(Beginning of EXCERPT)
Finally, those of you as fed up as I am with rubberfaced goofy expression Ron can breathe a bit in relief. Yeah, there’s moments, but there are thankfully less of them, as if he was over that phase (now, get over the long haired Scooby-Doo Shaggy look and we’re on to something). The moment with the dance lessons (as seen in the circulating clips) was cringeworthy, and he just got knocked flat acting wise by Watson’s Hermione during the Yule Ball fight(s). Rupert Grint has finally added some dimension to Ron that doesn’t involve an excess of facial contortion – not a lot, but enough.
Oh Hermione. Now, I do have a soft spot for Hermione, but she simply sparkled through the movie, even when she was promptly putting her foot in her mouth about Viktor to Harry (many were snickering right along with you, Harry). Hermione definitely steals the scene away from Ron, and often. You may make her cry after the Ball, Ron, but Hermione won the fight, hands down. You can tell Hermione’s trying to struggle between wanting to laugh and cry at the departure of Hogwarts’ visitors, and it actually makes sense.
(End of EXCERPT)
(Beginning of DATA FOR REVIEW)
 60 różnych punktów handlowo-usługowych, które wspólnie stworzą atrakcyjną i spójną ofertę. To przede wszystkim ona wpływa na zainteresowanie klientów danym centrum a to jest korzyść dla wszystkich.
(End of DATA FOR REVIEW)
(Beginning of DATA FOR REVIEW)
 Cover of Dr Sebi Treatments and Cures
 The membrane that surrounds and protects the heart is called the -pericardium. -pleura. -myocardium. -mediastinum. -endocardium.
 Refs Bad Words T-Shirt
(End of DATA FOR REVIEW)
(Beginning of DATA FOR REVIEW)
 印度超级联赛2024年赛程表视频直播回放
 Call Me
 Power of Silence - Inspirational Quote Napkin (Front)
(End of DATA FOR REVIEW)
● ACTIVITIES
A - Answer these questions using the excerpt on Ron and Hermione.
(i) Which actor does the excerpt credit with finally adding some dimension to Ron?
(ii) During the fight or fights at which event was Ron knocked flat acting-wise by Watson's Hermione?
(iii) About whom was Hermione talking to Harry when she put her foot in her mouth?
B - Write out the excerpt on Ron and Hermione from "Finally, those of" up to and including "lot, but enough.", replacing "cringeworthy" with "painfully awkward".

● ANSWERS FOR THIS EXERCISE
A -
(i) Rupert Grint
(ii) The Yule Ball
(iii) Viktor

B -
Finally, those of you as fed up as I am with rubberfaced goofy expression Ron can breathe a bit in relief. Yeah, there’s moments, but there are thankfully less of them, as if he was over that phase (now, get over the long haired Scooby-Doo Shaggy look and we’re on to something). The moment with the dance lessons (as seen in the circulating clips) was painfully awkward, and he just got knocked flat acting wise by Watson’s Hermione during the Yule Ball fight(s). Rupert Grint has finally added some dimension to Ron that doesn’t involve an excess of facial contortion – not a lot, but enough.